Cómo no recordar las últimas palabras de Teresa de Jesús, tras una vida llena de tensiones, a veces con la propia autoridad eclesial: «¡al fin muero, hija de la Iglesia!». Ella sabía que, más allá de las razones que defendió con ardor y tenacidad en numerosos debates de su tiempo, en esa filiación es donde se jugaba todo. Y a buen seguro hubiese sacrificado cualquier iniciativa hermosa y razonable que pusiese en riesgo su condición de hija.

Una última reflexión, al hilo de este caso, sobre la historia de la Iglesia.
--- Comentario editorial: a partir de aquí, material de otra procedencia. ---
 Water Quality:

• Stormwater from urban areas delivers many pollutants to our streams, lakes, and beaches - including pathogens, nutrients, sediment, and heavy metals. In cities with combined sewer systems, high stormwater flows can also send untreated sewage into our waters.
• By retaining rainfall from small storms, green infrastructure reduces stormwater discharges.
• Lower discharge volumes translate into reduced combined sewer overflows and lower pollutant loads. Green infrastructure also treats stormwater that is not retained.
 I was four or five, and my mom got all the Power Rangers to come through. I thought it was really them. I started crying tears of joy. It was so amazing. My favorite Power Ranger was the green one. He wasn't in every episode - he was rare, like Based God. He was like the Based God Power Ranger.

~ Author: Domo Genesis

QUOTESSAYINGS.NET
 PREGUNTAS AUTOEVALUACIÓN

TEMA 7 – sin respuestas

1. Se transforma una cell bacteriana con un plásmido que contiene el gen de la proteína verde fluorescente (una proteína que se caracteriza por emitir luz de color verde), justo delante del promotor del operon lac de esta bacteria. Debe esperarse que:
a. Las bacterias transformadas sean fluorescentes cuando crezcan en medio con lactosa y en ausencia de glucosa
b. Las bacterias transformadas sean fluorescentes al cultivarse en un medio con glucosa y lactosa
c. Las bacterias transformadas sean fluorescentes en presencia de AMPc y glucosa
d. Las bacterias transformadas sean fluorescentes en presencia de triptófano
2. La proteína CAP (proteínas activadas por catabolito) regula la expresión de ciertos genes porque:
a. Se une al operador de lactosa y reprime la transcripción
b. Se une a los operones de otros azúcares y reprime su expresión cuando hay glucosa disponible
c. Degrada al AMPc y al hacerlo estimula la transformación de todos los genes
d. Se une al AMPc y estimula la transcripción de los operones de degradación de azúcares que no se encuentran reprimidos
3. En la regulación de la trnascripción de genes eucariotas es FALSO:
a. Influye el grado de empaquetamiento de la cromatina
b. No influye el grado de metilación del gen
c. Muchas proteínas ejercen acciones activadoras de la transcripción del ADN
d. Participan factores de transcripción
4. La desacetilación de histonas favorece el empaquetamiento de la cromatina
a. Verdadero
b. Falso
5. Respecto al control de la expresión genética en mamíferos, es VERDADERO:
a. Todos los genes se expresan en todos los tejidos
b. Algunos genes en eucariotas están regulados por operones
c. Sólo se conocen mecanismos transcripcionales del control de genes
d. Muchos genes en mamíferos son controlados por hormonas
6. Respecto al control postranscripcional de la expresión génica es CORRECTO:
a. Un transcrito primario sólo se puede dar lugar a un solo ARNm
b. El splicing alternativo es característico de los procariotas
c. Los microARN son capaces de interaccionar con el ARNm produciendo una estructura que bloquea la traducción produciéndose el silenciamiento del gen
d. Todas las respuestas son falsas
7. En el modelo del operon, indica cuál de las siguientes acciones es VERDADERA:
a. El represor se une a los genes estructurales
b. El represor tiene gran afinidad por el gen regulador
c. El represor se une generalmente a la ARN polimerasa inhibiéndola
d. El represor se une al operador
Una historia de veinte siglos (ochocientos años, en el caso de las clarisas) en la que la gracia y el pecado se entrelazan siempre, en la que el brillo de la fe, la esperanza y la caridad a veces se ha visto nublado por la soberbia, el resentimiento o la banalidad. No se trata de buscar consuelos fáciles ni explicación racionalistas, sino de comprender que el Señor quiere hacer su historia con gente frágil como nosotros, que podemos estropearlo todo, y no ha previsto hacerla de otro modo. Como decía el gran cardenal Newman, la de la Iglesia «es una historia de caídas aterradoras y de recuperaciones extrañas y victoriosas». Sólo el Señor puede curar nuestra fragilidad congénita, enderezar nuestras locuras y perdonar todos nuestros errores. Esa es nuestra esperanza siempre, también la de esas diez mujeres de Belorado.